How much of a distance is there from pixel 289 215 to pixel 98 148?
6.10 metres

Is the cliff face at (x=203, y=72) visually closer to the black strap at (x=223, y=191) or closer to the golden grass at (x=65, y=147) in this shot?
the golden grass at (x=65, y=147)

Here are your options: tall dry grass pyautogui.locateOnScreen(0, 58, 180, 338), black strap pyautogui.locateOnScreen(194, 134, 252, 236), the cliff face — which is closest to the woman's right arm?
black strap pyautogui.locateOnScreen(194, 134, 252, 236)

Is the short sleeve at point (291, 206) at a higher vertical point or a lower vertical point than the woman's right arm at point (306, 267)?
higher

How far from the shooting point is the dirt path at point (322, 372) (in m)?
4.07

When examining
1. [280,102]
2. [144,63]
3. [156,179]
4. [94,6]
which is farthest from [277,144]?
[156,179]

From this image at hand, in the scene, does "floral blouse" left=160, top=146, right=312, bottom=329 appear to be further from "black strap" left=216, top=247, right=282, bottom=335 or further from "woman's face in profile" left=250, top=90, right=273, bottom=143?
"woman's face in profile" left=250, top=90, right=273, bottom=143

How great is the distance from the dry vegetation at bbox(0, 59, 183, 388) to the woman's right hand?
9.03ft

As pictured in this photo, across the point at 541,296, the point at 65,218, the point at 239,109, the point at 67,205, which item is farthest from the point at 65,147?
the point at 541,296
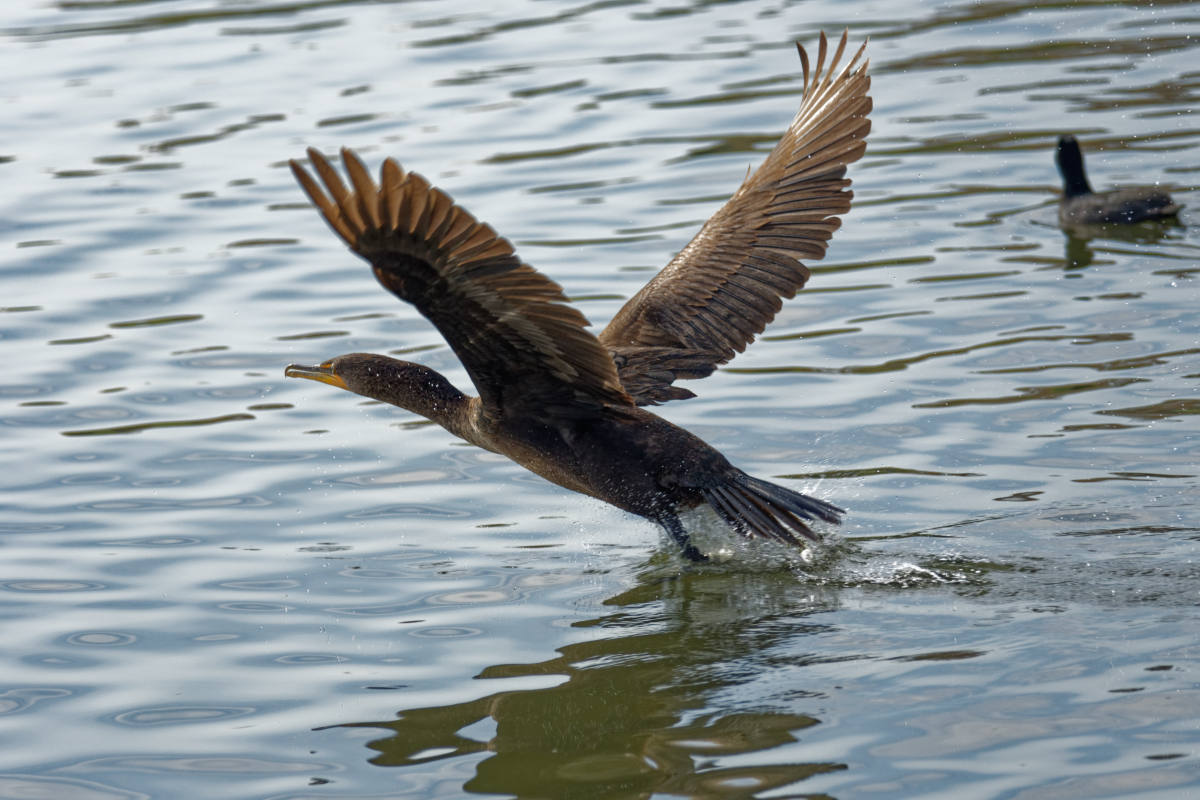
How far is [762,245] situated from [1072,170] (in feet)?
12.4

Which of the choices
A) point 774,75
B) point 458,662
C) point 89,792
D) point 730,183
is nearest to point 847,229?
point 730,183

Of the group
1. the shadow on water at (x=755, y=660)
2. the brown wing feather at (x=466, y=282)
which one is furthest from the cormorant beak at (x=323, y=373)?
→ the shadow on water at (x=755, y=660)

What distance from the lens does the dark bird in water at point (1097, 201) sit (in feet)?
30.3

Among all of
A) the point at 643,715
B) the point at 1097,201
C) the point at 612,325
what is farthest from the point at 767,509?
the point at 1097,201

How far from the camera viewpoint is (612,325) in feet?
21.7

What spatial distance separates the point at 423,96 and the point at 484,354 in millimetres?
8336

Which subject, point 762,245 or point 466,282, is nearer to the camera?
point 466,282

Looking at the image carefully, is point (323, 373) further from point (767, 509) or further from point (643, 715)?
point (643, 715)

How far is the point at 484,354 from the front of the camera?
5.43 m

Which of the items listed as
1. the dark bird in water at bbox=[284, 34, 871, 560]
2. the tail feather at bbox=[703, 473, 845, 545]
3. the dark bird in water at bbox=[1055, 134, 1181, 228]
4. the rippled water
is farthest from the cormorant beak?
the dark bird in water at bbox=[1055, 134, 1181, 228]

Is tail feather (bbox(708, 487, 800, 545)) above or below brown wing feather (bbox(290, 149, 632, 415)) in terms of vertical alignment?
below

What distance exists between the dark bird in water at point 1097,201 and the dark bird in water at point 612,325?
290 centimetres

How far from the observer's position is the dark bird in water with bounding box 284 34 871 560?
472 cm

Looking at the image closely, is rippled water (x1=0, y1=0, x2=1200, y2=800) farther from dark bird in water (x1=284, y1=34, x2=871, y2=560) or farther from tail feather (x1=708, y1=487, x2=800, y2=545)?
dark bird in water (x1=284, y1=34, x2=871, y2=560)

* _Instructions to follow_
Quote in full the listing given above; the images are to be left out.

* _Solution for this exercise_
How much of a distance is there from pixel 289 215 to pixel 98 148?
6.10 metres

Is the cliff face at (x=203, y=72) visually closer to the black strap at (x=223, y=191) or closer to the golden grass at (x=65, y=147) in this shot?
the golden grass at (x=65, y=147)

Here are your options: tall dry grass pyautogui.locateOnScreen(0, 58, 180, 338), black strap pyautogui.locateOnScreen(194, 134, 252, 236), the cliff face — which is closest to the woman's right arm?
black strap pyautogui.locateOnScreen(194, 134, 252, 236)

Is the short sleeve at point (291, 206) at a higher vertical point or a lower vertical point than the woman's right arm at point (306, 267)?
higher

How far from the shooting point is the dirt path at point (322, 372) (in m)?
4.07

When examining
1. [280,102]
2. [144,63]
3. [156,179]
4. [94,6]
which is farthest from [277,144]?
[156,179]

From this image at hand, in the scene, does "floral blouse" left=160, top=146, right=312, bottom=329 appear to be further from "black strap" left=216, top=247, right=282, bottom=335 or further from "woman's face in profile" left=250, top=90, right=273, bottom=143?
"woman's face in profile" left=250, top=90, right=273, bottom=143

How great is the distance from the dry vegetation at bbox(0, 59, 183, 388) to the woman's right hand?
9.03ft

As pictured in this photo, across the point at 541,296, the point at 65,218, the point at 239,109, the point at 67,205, which item is farthest from the point at 65,147?
the point at 541,296
How far is [762,245] situated from [1072,170] (in feet)?
12.4

Which of the choices
A) point 774,75
B) point 458,662
C) point 89,792
D) point 730,183
is nearest to point 847,229?
point 730,183

Of the group
1. the shadow on water at (x=755, y=660)
2. the brown wing feather at (x=466, y=282)
which one is furthest from the cormorant beak at (x=323, y=373)?
→ the shadow on water at (x=755, y=660)

What distance from the lens does the dark bird in water at point (1097, 201) sit (in feet)?
30.3

Among all of
A) the point at 643,715
B) the point at 1097,201
C) the point at 612,325
what is farthest from the point at 767,509?
the point at 1097,201

How far from the camera viewpoint is (612,325) in feet?
21.7

What spatial distance separates the point at 423,96 and the point at 484,354 in millimetres?
8336

Which subject, point 762,245 or point 466,282, is nearer to the camera?
point 466,282

Looking at the image carefully, is point (323, 373) further from point (767, 509) or further from point (643, 715)?
point (643, 715)

How far is the point at 484,354 from the front of the camera?
5.43 m

Which of the items listed as
1. the dark bird in water at bbox=[284, 34, 871, 560]
2. the tail feather at bbox=[703, 473, 845, 545]
3. the dark bird in water at bbox=[1055, 134, 1181, 228]
4. the rippled water
is farthest from the cormorant beak?
the dark bird in water at bbox=[1055, 134, 1181, 228]

Is tail feather (bbox(708, 487, 800, 545)) above or below brown wing feather (bbox(290, 149, 632, 415)) in terms of vertical alignment?
below

What distance exists between the dark bird in water at point 1097,201 and the dark bird in water at point 612,325?
290 centimetres

How far from the observer's position is the dark bird in water with bounding box 284 34 871 560?
472 cm

Looking at the image closely, is rippled water (x1=0, y1=0, x2=1200, y2=800) farther from dark bird in water (x1=284, y1=34, x2=871, y2=560) or farther from tail feather (x1=708, y1=487, x2=800, y2=545)?
dark bird in water (x1=284, y1=34, x2=871, y2=560)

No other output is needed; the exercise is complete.